Sesamoiditis is an inflammation of two small bones, called sesamoids, situated below the first metatarsal joint of the big toe in the ball of the foot. Sesamoids, which are also located elsewhere in the body, are bones that, instead of being connected to other bones by joints, are connected only to tendons or are embedded in muscle. In the big toe, the sesamoids protect the tendons and help stabilize the foot during walking.

These two small bones are subjected to great pressure and are especially vulnerable to high-impact activities such as athletic pursuits or ballet dancing, and to occupational stress from repeated squatting or heavy lifting. They frequently suffer damage in the form of inflammation or stress fractures.

Risk Factors for Sesamoiditis

While traumatic injury and repeated stress are the most common causes of sesamoiditis in young to middle-aged adults, there are certain risk factors that make individuals of all ages more susceptible to this problem. These include:

  • Wearing high-heeled shoes
  • Having feet with very high arches
  • Having abnormally large sesamoid bones
  • Having osteoarthritis or bone spurs
  • Having osteoporosis

Diagnosis of Sesamoiditis

Sesamoiditis may be suspected because of the location of the inflammation and the pain experienced when walking or bearing weight. Because the surrounding tissues may also be tender, pain that increases when pressure is applied to the area may be a sign of the condition. Some swelling under the first metatarsal joint may also be an indicator.

While sesamoiditis usually presents as a pain that worsens over time, sudden severe pain is possible when the inflammation is the result of a traumatic injury or stress fracture.
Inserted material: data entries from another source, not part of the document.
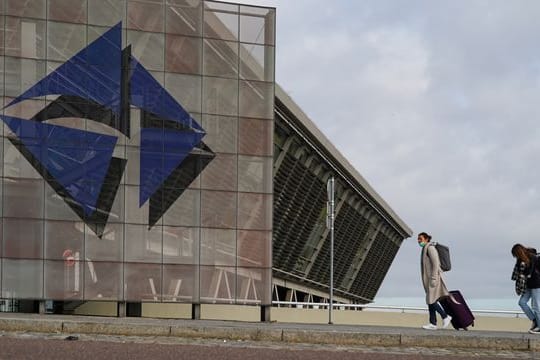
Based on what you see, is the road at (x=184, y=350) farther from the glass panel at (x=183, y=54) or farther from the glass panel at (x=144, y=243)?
the glass panel at (x=183, y=54)

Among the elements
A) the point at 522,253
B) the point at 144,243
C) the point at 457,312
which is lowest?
the point at 457,312

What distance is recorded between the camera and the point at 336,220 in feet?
178

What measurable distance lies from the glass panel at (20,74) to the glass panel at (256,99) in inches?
154

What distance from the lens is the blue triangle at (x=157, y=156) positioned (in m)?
19.5

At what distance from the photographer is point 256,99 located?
20156 mm

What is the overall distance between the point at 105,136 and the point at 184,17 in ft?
9.37

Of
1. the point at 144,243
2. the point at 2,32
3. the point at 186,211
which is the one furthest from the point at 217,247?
the point at 2,32

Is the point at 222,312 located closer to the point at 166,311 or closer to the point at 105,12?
the point at 166,311

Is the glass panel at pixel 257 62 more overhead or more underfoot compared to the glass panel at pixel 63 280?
more overhead

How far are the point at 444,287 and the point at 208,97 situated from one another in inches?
232

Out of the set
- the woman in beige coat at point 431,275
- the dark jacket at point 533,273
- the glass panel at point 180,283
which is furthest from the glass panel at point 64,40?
the dark jacket at point 533,273

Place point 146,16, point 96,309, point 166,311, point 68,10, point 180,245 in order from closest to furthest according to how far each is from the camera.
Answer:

When the pain of sesamoiditis is progressive, it may begin as pain only during activity or applied pressure and become more constant. Since, due to the small size of the bones involved, diagnostic X-rays may be inconclusive, a bone scan may be necessary for a definitive diagnosis.
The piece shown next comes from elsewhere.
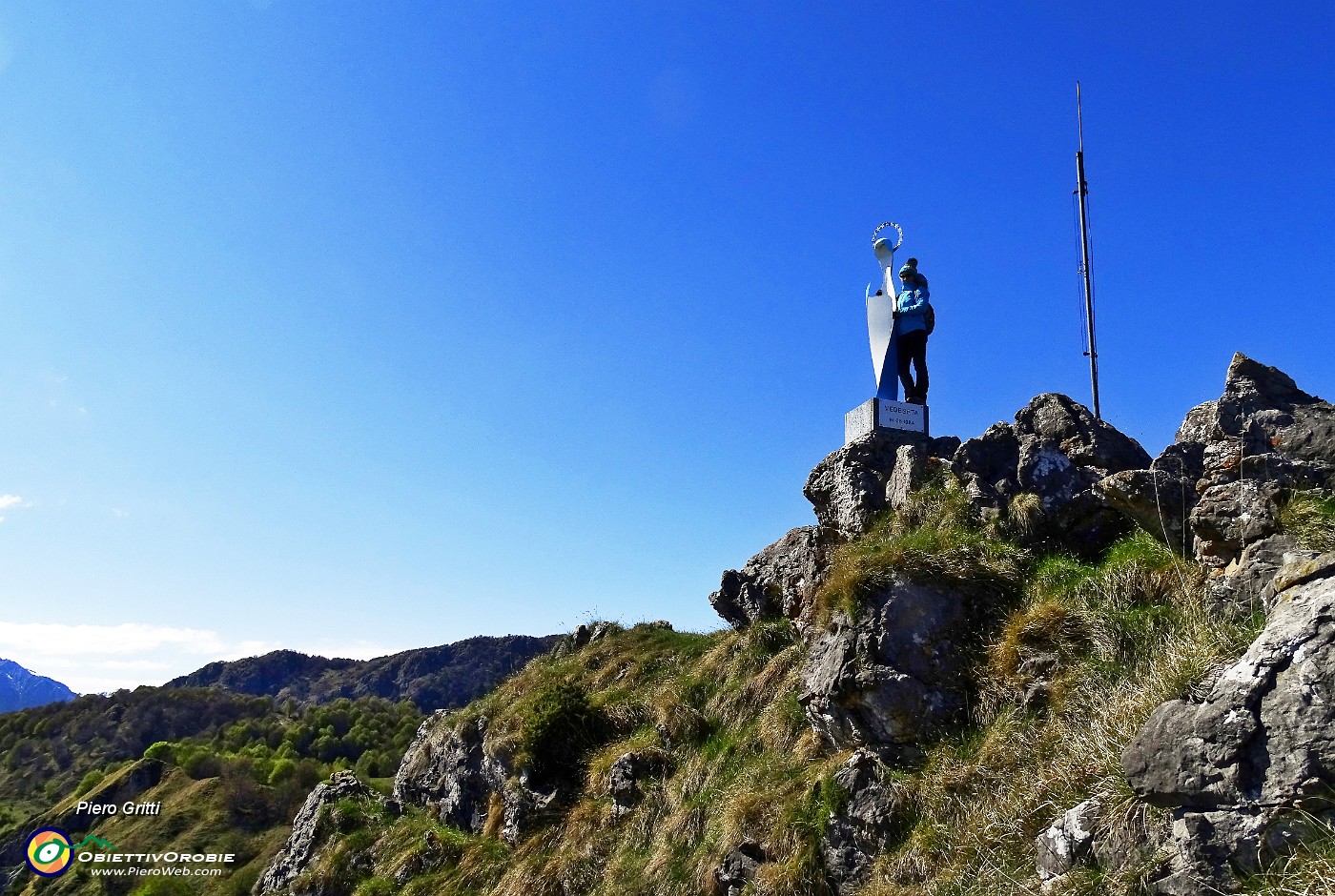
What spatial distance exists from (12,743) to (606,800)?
67.0 meters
Treatment for Sesamoiditis

Typical treatments for sesamoiditis, designed to reduce swelling and pain, are similar to those for other inflammatory conditions. Immediate treatments include resting, icing the affected region and taking oral anti-inflammatory medication. Long-term methods of treatment, employed both to provide pain relief and to prevent recurrence, include wearing well-padded shoes or orthotic inserts and engaging in physical therapy. In more severe cases, surgical removal of the affected sesamoid may be necessary. If the inflammation is caused by a fracture, casting may be necessary for a period of up to 2 months.